Stated problem: Transcribe all of the records below verbatim, keeping every line unchanged.

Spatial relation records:
----

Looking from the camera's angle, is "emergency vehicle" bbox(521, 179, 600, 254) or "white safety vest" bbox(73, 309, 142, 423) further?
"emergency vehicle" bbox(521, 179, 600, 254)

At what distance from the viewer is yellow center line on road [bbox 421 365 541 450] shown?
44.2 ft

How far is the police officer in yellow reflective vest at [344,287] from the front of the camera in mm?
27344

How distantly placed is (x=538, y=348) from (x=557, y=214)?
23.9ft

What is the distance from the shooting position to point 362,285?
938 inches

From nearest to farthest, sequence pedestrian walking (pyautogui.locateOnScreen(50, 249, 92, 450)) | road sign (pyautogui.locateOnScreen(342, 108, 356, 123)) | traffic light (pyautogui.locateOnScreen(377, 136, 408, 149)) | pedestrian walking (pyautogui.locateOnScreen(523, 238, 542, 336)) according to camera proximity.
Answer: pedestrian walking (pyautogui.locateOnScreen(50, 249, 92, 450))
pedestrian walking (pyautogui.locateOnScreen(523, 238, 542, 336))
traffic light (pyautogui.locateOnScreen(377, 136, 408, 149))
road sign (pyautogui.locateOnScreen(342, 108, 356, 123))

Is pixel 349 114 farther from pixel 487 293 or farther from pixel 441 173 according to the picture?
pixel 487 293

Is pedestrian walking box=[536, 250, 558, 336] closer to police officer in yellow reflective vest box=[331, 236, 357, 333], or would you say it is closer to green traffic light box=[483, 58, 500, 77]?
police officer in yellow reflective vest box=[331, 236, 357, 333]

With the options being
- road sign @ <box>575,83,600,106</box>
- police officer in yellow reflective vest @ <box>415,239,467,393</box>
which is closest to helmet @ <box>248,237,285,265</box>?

----

The answer:
Looking from the camera's angle, is "emergency vehicle" bbox(521, 179, 600, 254) or "white safety vest" bbox(73, 309, 142, 423) further?
"emergency vehicle" bbox(521, 179, 600, 254)

At what distance from the viewer is yellow center line on road [bbox 421 365 541 450] shown?
44.2 ft

How far is the police officer in yellow reflective vest at [344,287] from the front of the camera in mm?
27344

How distantly placed is (x=538, y=348) from (x=557, y=214)?
23.9ft

What is the distance from the shooting position to point 362,285?
938 inches

From nearest to farthest, sequence pedestrian walking (pyautogui.locateOnScreen(50, 249, 92, 450)) | road sign (pyautogui.locateOnScreen(342, 108, 356, 123)) | traffic light (pyautogui.locateOnScreen(377, 136, 408, 149)) | pedestrian walking (pyautogui.locateOnScreen(523, 238, 542, 336)) according to camera proximity.
Answer: pedestrian walking (pyautogui.locateOnScreen(50, 249, 92, 450))
pedestrian walking (pyautogui.locateOnScreen(523, 238, 542, 336))
traffic light (pyautogui.locateOnScreen(377, 136, 408, 149))
road sign (pyautogui.locateOnScreen(342, 108, 356, 123))

Is pixel 349 114 farther from pixel 487 293 or farther from pixel 441 173 according to the picture?
pixel 487 293

Is pedestrian walking box=[536, 250, 558, 336] closer to police officer in yellow reflective vest box=[331, 236, 357, 333], or would you say it is closer to green traffic light box=[483, 58, 500, 77]?
police officer in yellow reflective vest box=[331, 236, 357, 333]

With the options being
- road sign @ <box>575,83,600,106</box>
- police officer in yellow reflective vest @ <box>415,239,467,393</box>
which is closest to helmet @ <box>248,237,285,265</box>?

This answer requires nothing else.